If his description in the papers was anything to go by William Wake (a ‘young gentleman’) was new to London. Dressed in a fine outfit of ‘very green waistcoat, high collar shirt and tout ensemble’ had visited a saloon in the Haymarket, central London.
William entered the saloon on the invitation of Mrs Harris, the proprietress, and enjoyed a bottle of champagne with some ‘girls’ in the bar and followed it up with a fine cigar. Suitably refreshed he then called for tea and sat there till 3, or 4, or 5 o’clock (he wasn’t exactly sure). He was sure that when he rose to leave the only other occupants of the saloon were himself, a waiter and one woman. Reaching for his handkerchief he realised it was missing and immediately concluded that only one of those two could have taken it. He called Mrs Harris and complained.
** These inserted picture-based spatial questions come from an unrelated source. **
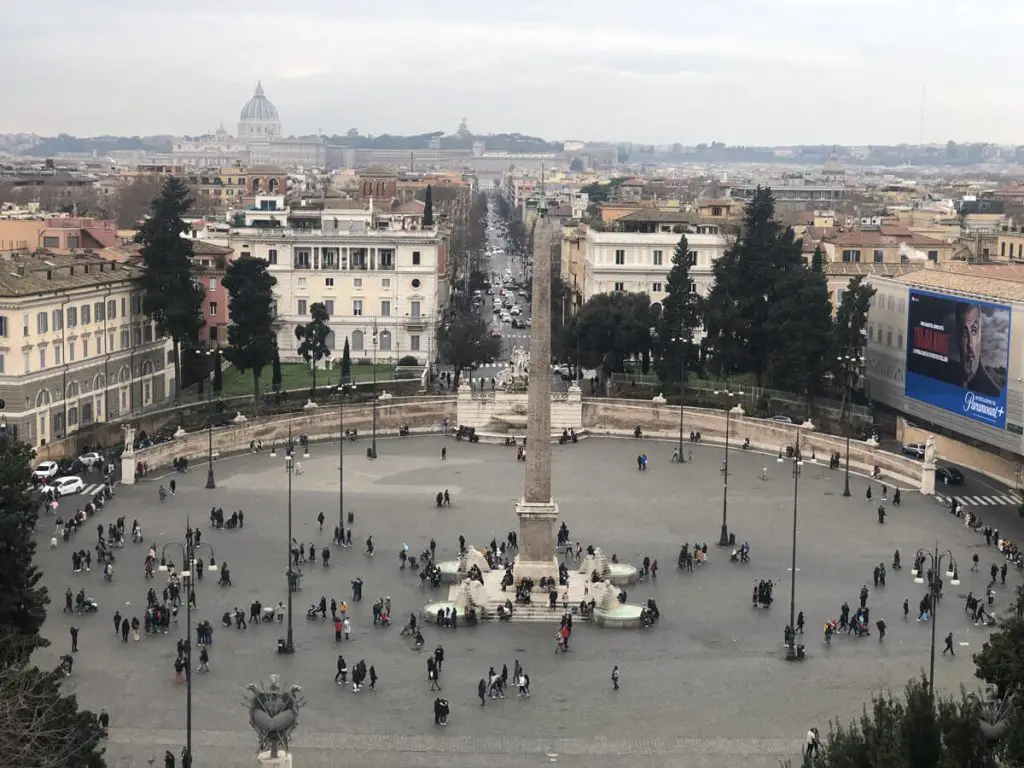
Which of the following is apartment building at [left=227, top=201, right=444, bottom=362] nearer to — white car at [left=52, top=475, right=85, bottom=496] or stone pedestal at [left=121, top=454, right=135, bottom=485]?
stone pedestal at [left=121, top=454, right=135, bottom=485]

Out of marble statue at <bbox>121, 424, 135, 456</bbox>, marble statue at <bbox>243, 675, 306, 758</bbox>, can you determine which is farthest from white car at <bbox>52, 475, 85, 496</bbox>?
marble statue at <bbox>243, 675, 306, 758</bbox>

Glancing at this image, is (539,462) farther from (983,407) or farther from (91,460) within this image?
(983,407)

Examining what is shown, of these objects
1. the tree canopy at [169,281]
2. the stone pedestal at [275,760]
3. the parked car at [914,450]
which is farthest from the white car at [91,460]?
the stone pedestal at [275,760]

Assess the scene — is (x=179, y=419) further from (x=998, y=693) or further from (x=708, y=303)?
(x=998, y=693)

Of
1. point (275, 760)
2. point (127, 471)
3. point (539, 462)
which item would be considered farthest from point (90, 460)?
point (275, 760)

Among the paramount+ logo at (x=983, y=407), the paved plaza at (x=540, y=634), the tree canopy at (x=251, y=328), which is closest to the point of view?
the paved plaza at (x=540, y=634)

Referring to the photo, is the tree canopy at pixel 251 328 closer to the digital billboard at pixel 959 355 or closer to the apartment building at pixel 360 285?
the apartment building at pixel 360 285
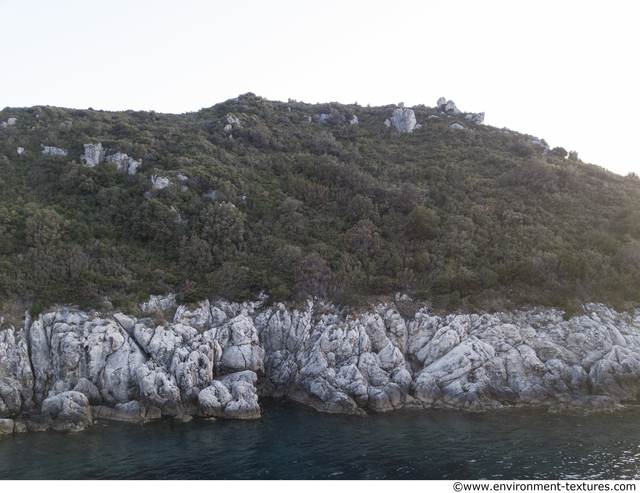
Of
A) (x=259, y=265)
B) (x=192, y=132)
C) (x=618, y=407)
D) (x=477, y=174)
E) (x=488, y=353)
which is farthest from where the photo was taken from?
(x=192, y=132)

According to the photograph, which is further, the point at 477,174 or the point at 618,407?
the point at 477,174

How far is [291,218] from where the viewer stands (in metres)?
41.9

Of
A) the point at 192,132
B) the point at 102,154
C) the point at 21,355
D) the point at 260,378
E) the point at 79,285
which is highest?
the point at 192,132

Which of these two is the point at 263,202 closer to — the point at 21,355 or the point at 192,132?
the point at 192,132

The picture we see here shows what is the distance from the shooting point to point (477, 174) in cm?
5272

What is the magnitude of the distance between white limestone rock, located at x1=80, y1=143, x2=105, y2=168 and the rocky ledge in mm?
24480

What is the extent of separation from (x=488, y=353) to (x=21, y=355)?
3330 centimetres

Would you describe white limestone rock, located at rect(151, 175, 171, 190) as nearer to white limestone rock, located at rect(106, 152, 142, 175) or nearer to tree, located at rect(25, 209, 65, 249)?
white limestone rock, located at rect(106, 152, 142, 175)

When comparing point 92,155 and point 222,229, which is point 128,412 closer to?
point 222,229

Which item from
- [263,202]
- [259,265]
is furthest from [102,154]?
[259,265]

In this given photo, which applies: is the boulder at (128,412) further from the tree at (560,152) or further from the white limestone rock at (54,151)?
the tree at (560,152)

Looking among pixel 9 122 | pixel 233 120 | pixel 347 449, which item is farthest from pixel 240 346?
pixel 9 122

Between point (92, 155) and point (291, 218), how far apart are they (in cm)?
2647

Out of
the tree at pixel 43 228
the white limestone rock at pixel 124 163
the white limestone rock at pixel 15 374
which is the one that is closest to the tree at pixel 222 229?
the tree at pixel 43 228
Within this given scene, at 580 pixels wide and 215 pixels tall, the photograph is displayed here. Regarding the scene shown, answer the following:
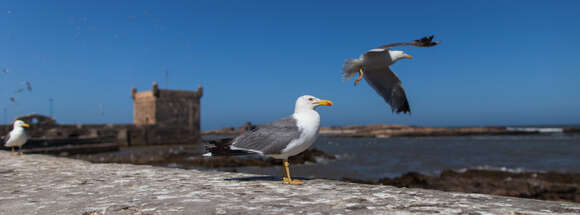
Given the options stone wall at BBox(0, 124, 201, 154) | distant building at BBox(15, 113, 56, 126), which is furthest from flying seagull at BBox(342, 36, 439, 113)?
distant building at BBox(15, 113, 56, 126)

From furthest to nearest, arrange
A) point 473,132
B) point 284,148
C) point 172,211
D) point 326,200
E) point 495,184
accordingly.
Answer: point 473,132, point 495,184, point 284,148, point 326,200, point 172,211

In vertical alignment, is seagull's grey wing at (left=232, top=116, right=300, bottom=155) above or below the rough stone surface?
above

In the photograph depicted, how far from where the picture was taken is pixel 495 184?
404 inches

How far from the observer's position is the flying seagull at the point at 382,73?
3281mm

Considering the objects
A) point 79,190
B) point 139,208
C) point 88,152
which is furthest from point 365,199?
point 88,152

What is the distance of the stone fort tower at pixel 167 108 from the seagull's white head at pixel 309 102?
3507 centimetres

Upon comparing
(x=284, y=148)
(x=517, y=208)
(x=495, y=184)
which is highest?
(x=284, y=148)

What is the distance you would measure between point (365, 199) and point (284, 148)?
868 millimetres

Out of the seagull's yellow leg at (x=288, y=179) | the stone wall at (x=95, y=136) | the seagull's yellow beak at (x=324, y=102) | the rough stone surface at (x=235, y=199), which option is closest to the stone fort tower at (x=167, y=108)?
the stone wall at (x=95, y=136)

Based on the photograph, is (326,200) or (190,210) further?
(326,200)

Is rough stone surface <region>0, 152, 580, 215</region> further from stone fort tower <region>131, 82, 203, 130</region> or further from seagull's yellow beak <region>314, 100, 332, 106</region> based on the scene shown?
stone fort tower <region>131, 82, 203, 130</region>

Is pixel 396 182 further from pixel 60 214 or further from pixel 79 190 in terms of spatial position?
pixel 60 214

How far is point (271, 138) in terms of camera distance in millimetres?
3516

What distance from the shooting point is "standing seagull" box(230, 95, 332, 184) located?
136 inches
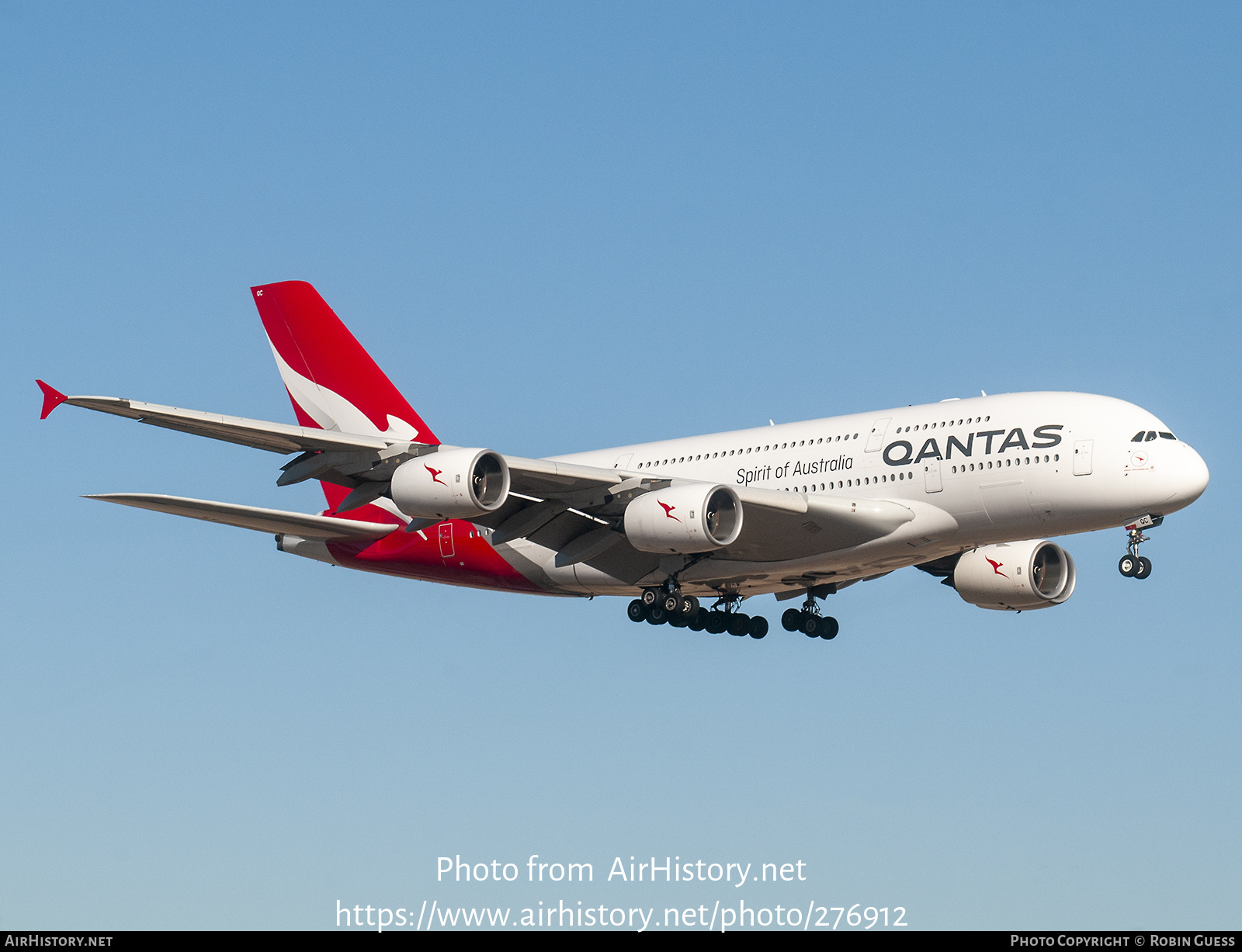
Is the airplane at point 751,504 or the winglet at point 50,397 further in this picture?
the airplane at point 751,504

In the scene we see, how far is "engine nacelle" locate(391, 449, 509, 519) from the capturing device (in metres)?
33.4

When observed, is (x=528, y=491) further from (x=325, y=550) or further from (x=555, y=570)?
(x=325, y=550)

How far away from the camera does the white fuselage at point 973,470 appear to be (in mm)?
34625

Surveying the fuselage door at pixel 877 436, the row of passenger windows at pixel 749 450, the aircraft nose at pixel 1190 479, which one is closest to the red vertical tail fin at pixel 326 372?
the row of passenger windows at pixel 749 450

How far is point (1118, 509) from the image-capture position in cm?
3462

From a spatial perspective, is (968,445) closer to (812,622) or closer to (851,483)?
(851,483)

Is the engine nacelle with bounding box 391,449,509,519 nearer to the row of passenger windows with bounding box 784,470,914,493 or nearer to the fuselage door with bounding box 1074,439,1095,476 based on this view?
the row of passenger windows with bounding box 784,470,914,493

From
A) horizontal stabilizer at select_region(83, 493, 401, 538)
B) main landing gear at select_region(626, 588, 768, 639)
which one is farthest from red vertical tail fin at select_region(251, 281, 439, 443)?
main landing gear at select_region(626, 588, 768, 639)

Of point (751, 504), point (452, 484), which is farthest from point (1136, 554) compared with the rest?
point (452, 484)

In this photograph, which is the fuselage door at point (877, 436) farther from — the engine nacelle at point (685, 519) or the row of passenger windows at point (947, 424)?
the engine nacelle at point (685, 519)

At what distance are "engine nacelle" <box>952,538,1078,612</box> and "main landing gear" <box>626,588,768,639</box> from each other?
5.46m

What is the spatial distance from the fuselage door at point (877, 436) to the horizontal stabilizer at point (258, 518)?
12.0m

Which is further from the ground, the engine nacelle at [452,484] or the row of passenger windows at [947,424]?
the row of passenger windows at [947,424]

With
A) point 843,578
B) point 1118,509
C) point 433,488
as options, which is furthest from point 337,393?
point 1118,509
She made a search and found the missing silk in the kitchen in a drawer. Wakes accused the girl of taking it, suggesting that she must have concealed it as she had been one of the women sat with him enjoying his fizz.
When the case came to Mr Maltby’s court at Marlborough Street the girl, Caroline Field, denied the charge and the waiter doubted she could have taken it as he alleged. Now Wake attempted to play the lawyer and asked the waiter: ‘on your oath, tell me do you think I am made of glass?’
The waiter said he did not. ‘Then as you were on one side of me and the girl on the other, it’s impossible you could have seen her “bone” my handkerchief if I ain’t made of glass.’
The magistrate intervened telling Wake that ‘I don’t think you make out your case’. ‘There’s an evident attempt to crush the evidence’ the young gentleman retorted, ‘there’s a plot to muggle up the fact, but I know you’ll deal with the charge in a proper manner’.
The justice did; given the lack of evidence and the attitude of the young beau he dismissed the case and released Caroline. William left the court ‘looking very much of a piece with his waistcoat’.
The Haymarket was notorious in the 1840s for prostitution and I suspect the magistrate had little sympathy for this brash young buck who sauntered up to London to spend his no-doubt inherited wealth in such a dissolute manner. He probably hoped it had taught him a valuable lesson in life.